> Extract to read
• • • • • • •

Define how workflow.run_pipeline coordinates the transcript acquisition pipeline, including concurrency, run lifecycle, and interaction with episode processors.

Problem Statement

We need a central orchestrator that translates a validated Config into concrete actions: preparing output directories, pulling RSS content, delegating episode work, and finalizing runs. Without a well-defined workflow contract, modules would duplicate logic and be difficult to reason about.

Constraints & Assumptions

  • Runs may target feeds with hundreds or thousands of episodes; orchestration must be memory-conscious and support concurrency for IO-bound operations.
  • The workflow must respect dry-run semantics: no filesystem mutations when cfg.dry_run is true.
  • Output directories must be deterministic and safe as defined in RFC-004.
  • Whisper fallback is optional and only invoked when enabled and supported (see RFC-005).

Design & Implementation

  1. Output directory setup
  2. Calls filesystem.setup_output_directory(cfg) to derive effective_output_dir and optional run_suffix.

• • • • • • •

> Supplied data
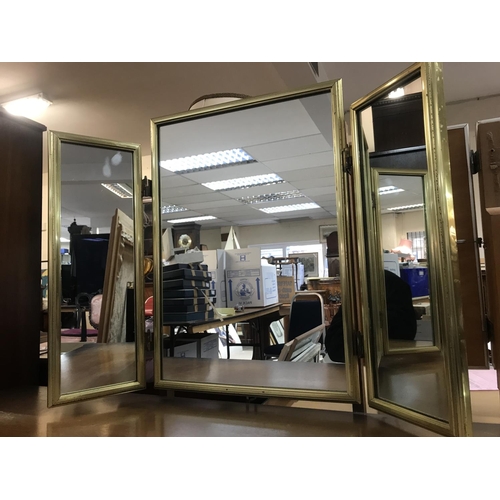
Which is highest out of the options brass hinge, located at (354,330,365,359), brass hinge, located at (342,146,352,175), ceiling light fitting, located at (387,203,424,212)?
brass hinge, located at (342,146,352,175)

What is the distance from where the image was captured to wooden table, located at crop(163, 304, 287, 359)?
38.2 inches

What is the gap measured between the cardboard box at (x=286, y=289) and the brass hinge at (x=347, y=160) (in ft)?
1.73

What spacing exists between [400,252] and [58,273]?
0.68 meters

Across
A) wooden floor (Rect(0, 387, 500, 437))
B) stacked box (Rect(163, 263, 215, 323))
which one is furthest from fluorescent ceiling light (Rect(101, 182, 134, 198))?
wooden floor (Rect(0, 387, 500, 437))

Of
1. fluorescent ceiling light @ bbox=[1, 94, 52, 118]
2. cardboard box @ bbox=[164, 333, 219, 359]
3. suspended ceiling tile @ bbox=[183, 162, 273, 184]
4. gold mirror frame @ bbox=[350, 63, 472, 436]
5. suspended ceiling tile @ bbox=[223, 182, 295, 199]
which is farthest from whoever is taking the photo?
suspended ceiling tile @ bbox=[223, 182, 295, 199]

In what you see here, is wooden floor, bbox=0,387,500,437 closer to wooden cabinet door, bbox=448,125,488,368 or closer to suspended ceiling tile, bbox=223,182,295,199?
wooden cabinet door, bbox=448,125,488,368

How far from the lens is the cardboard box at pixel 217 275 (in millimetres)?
1047

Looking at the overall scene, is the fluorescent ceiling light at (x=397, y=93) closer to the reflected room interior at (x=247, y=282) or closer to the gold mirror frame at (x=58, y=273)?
the reflected room interior at (x=247, y=282)

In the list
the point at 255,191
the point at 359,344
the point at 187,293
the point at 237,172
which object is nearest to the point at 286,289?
the point at 187,293

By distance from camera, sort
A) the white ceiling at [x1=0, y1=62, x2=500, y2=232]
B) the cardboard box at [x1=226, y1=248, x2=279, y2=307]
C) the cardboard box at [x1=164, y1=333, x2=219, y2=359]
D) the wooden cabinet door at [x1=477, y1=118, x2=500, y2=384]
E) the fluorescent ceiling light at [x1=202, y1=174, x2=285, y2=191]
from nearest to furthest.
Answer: the wooden cabinet door at [x1=477, y1=118, x2=500, y2=384] < the cardboard box at [x1=164, y1=333, x2=219, y2=359] < the cardboard box at [x1=226, y1=248, x2=279, y2=307] < the white ceiling at [x1=0, y1=62, x2=500, y2=232] < the fluorescent ceiling light at [x1=202, y1=174, x2=285, y2=191]

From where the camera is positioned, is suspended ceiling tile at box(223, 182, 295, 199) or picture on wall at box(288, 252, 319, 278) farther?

• • • • • • •

> What you should do
Continue the design write-up on how workflow.run_pipeline orchestrates the transcript pipeline, starting right after its final sentence.

> Final result
  3. Handles --clean-output and --dry-run permutations before creating directories.
  4. RSS fetch & materialization
  5. Uses rss_parser.fetch_and_parse_rss(cfg) to obtain a models.RssFeed (see RFC-002).
  6. Converts items into models.Episode via rss_parser.create_episode_from_item.
  7. Concurrency model
  8. Builds argument tuples and executes episode_processor.process_episode_download either sequentially or using a ThreadPoolExecutor depending on cfg.workers and episode count.
  9. Maintains thread-safe counters via locks only when concurrency is used.
  10. Whisper queue
  11. episode_processor.process_episode_download may enqueue TranscriptionJob instances in a shared list (guarded by a lock when needed).
  12. After download phase, sequentially processes queued jobs via episode_processor.transcribe_media_to_text to keep resource usage predictable.
  13. Cleanup & Reporting
  14. Removes temporary media directory when present.
  15. Returns (count, summary) indicating total transcripts saved or planned (dry-run).
  16. Logging throughout uses module-level logger with configurable level (workflow.apply_log_level).

Key Decisions

  • Thread pool for downloads: IO-bound transcript downloads benefit from concurrency; CPU-bound Whisper work remains sequential.
  • Post-processing of Whisper jobs: Running Whisper after downloads avoids mixing log contexts and simplifies progress reporting.
  • Dry-run handling: Workflow is responsible for honoring dry-run semantics globally rather than leaving it to downstream modules.

Alternatives Considered

  • AsyncIO-based orchestration: Rejected due to higher complexity and limited benefit over thread pools for current workload.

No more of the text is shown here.